SOURCE DATA:
····················

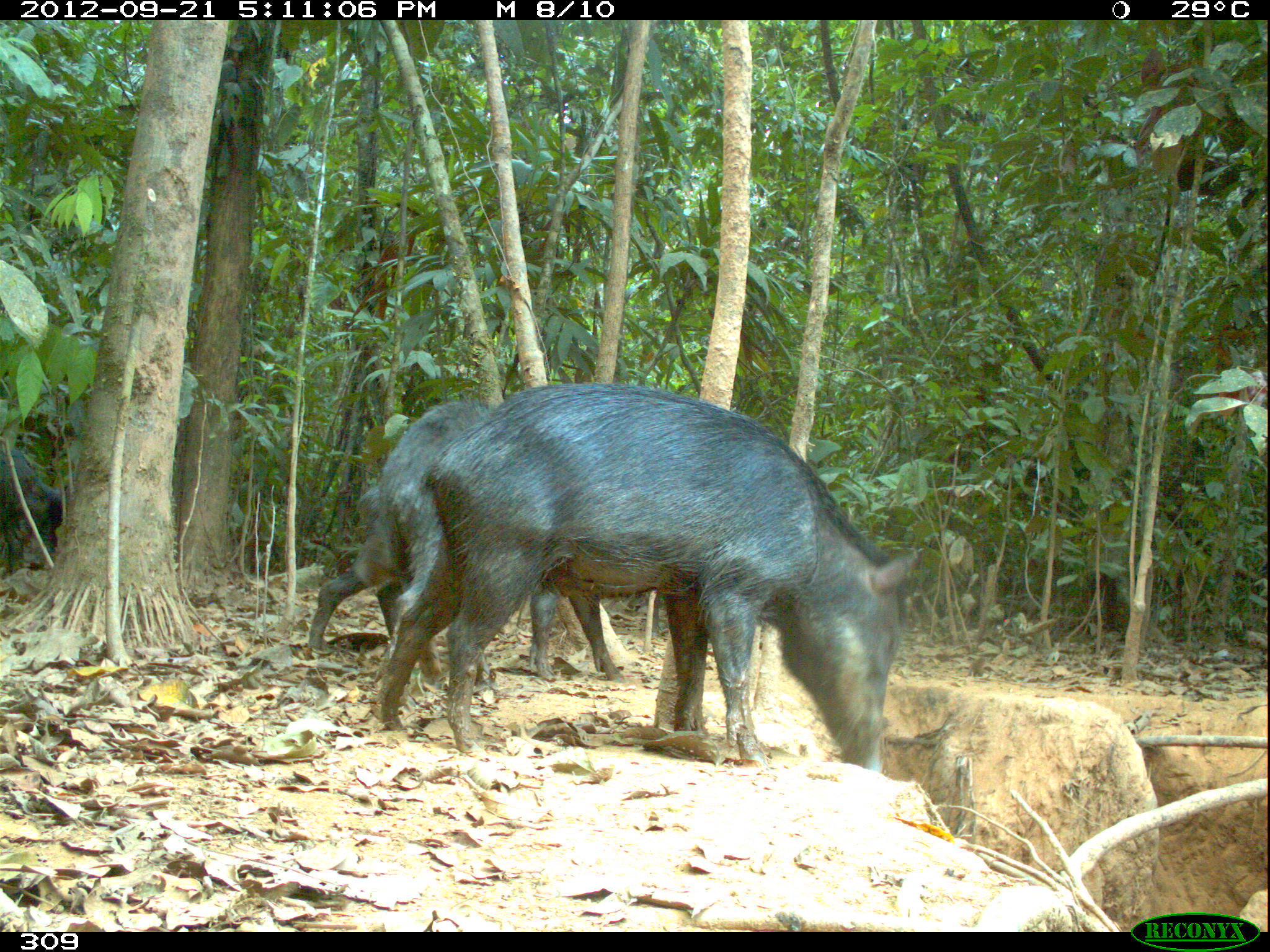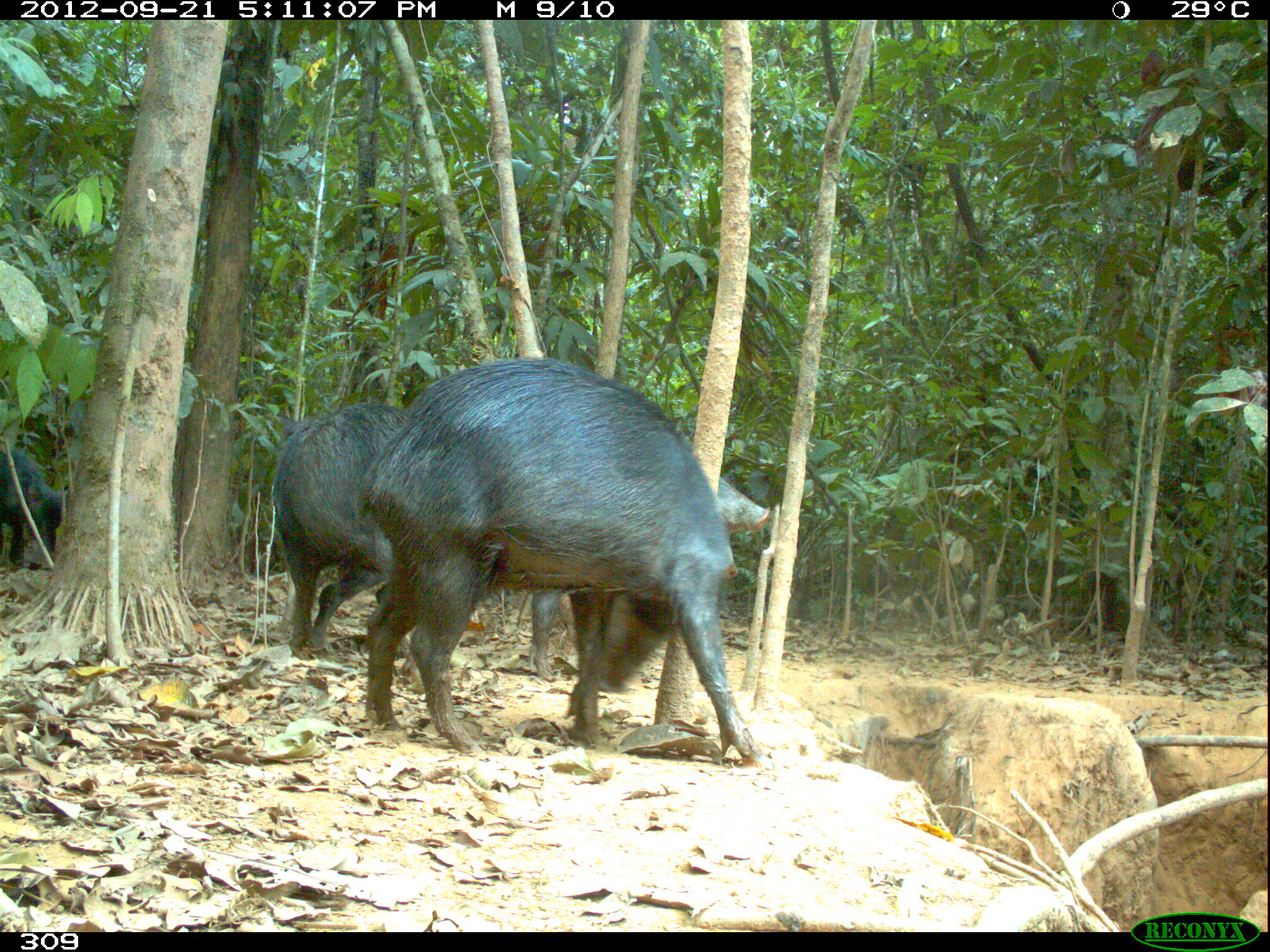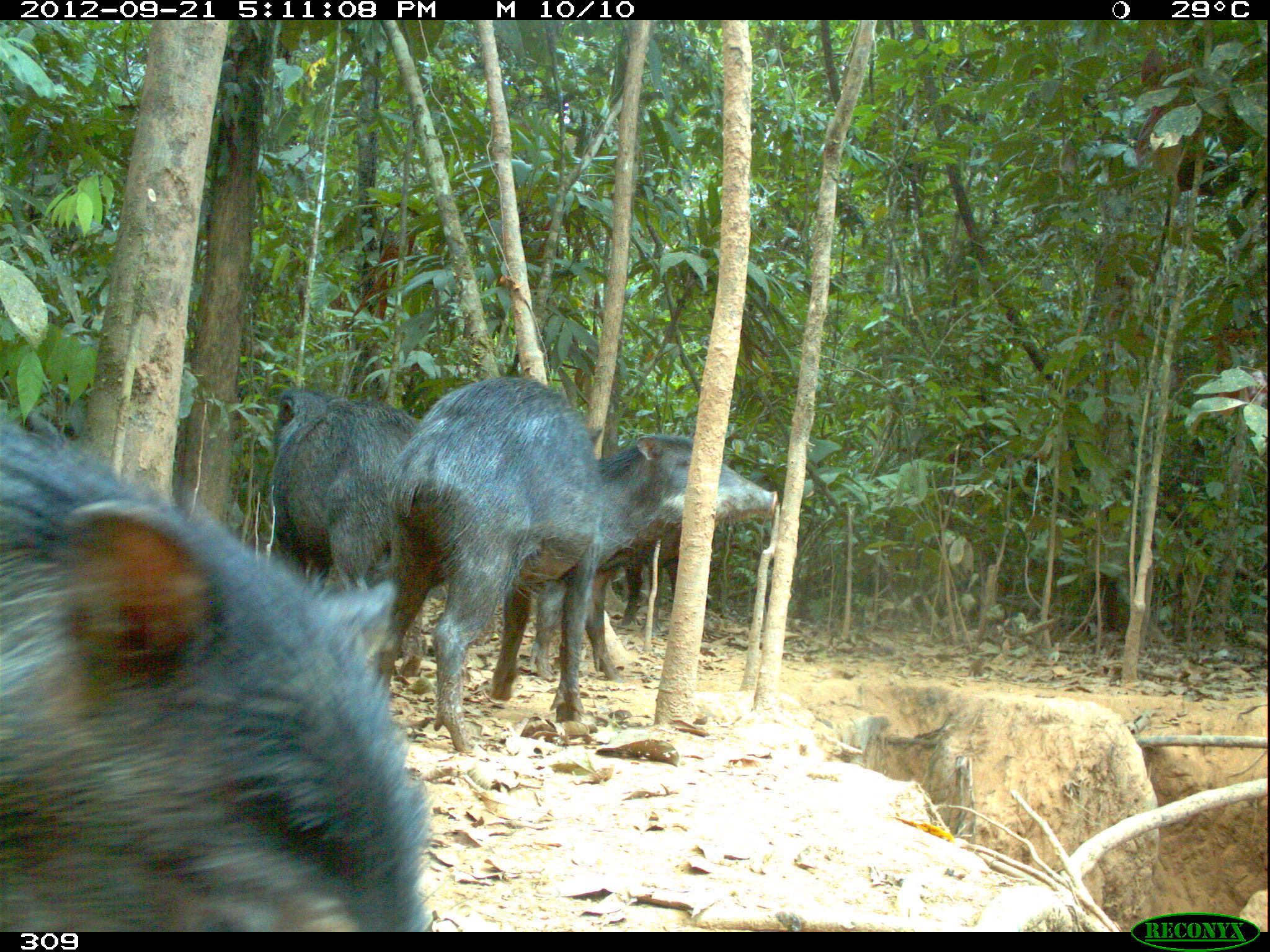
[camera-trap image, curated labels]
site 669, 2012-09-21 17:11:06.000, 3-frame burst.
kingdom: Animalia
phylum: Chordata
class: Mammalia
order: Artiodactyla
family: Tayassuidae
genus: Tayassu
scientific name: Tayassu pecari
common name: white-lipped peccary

····················

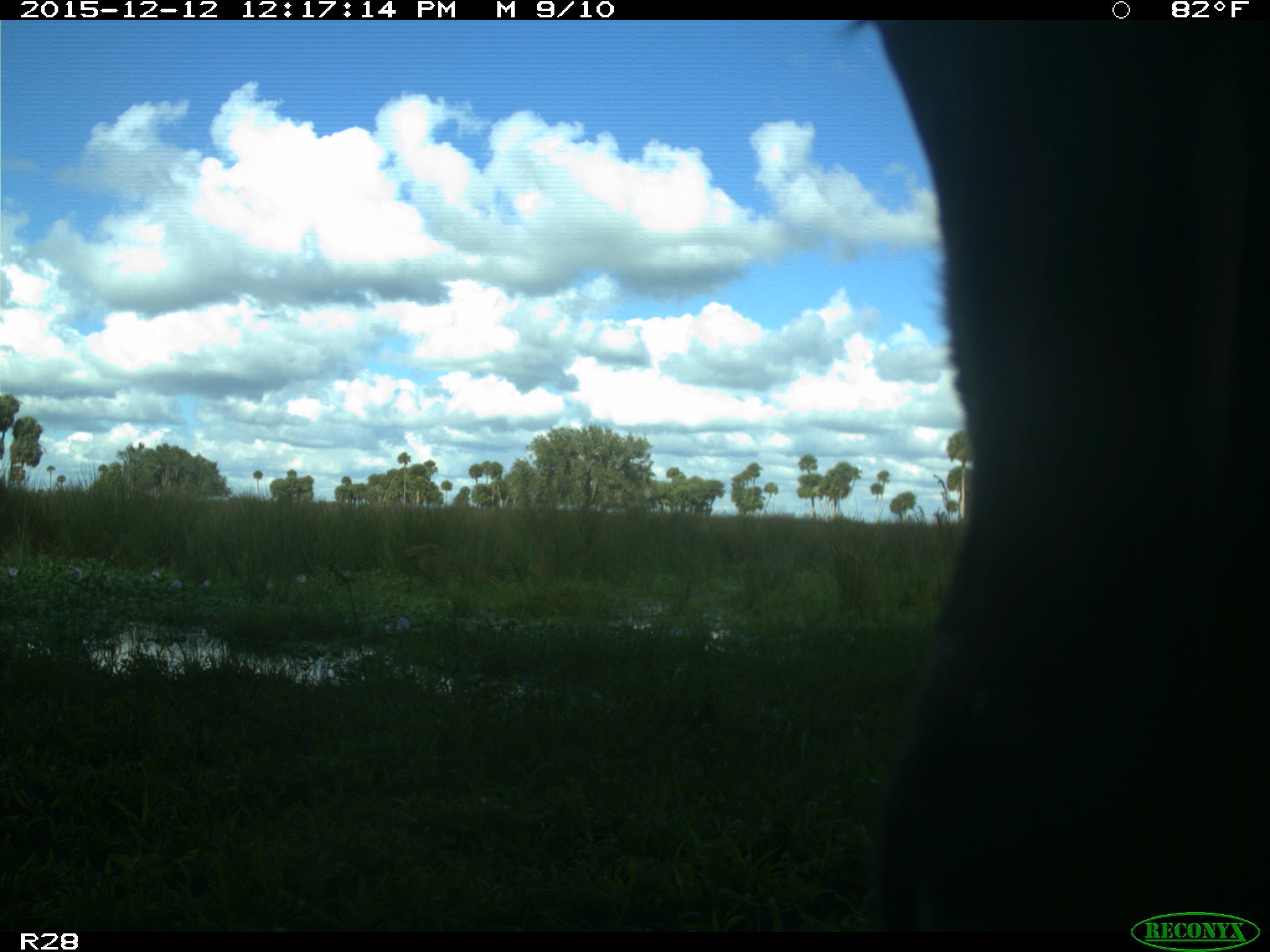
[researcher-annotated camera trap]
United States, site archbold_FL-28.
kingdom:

····················

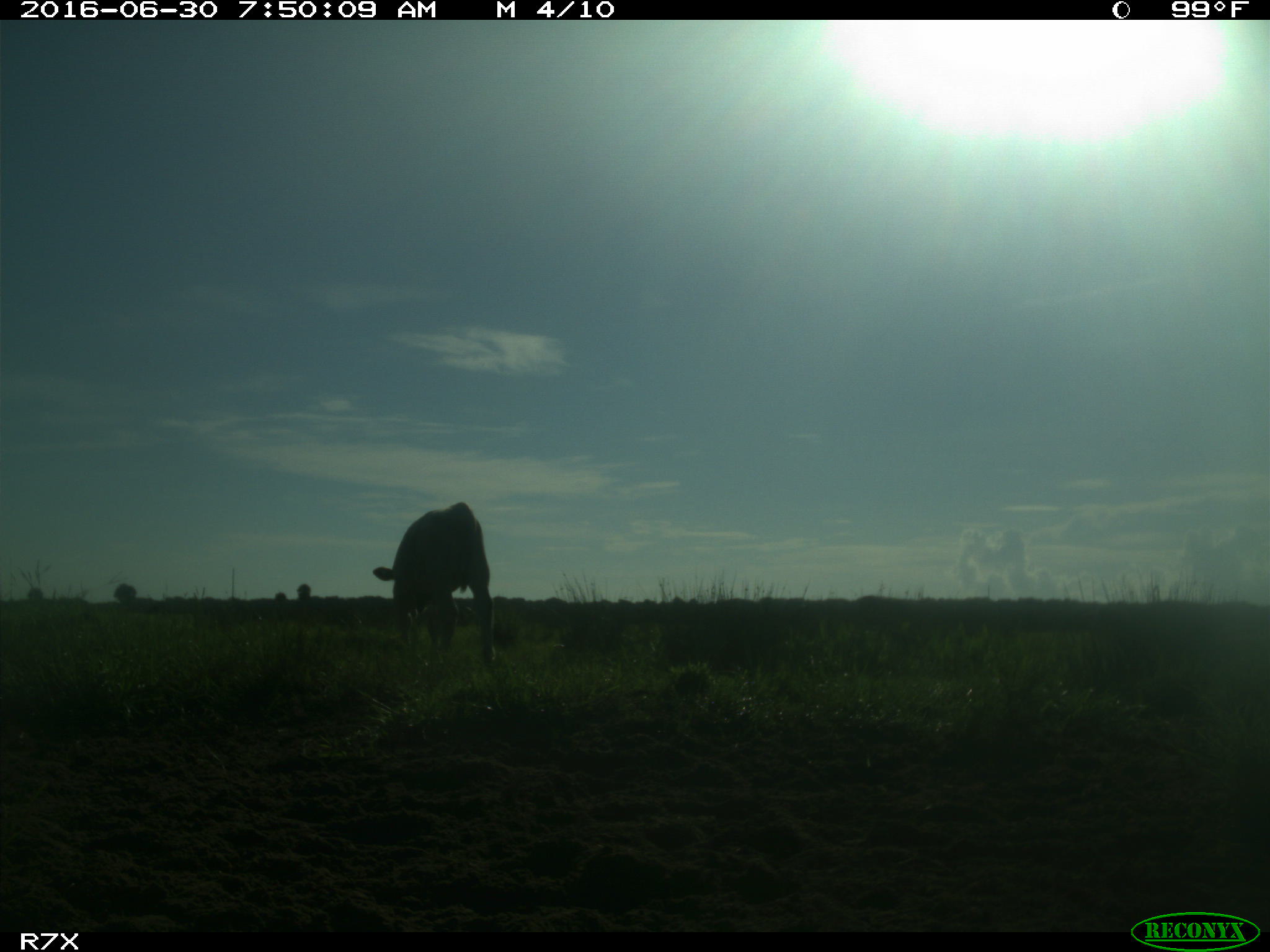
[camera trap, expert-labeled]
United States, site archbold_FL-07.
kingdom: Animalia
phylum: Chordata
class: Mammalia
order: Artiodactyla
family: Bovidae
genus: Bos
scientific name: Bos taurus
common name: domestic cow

····················

GOAL OF THE EXERCISE:
Extract all lines from the data in which "site" is found.

RESPONSE:
site 669, 2012-09-21 17:11:06.000, 3-frame burst.
United States, site archbold_FL-28.
United States, site archbold_FL-07.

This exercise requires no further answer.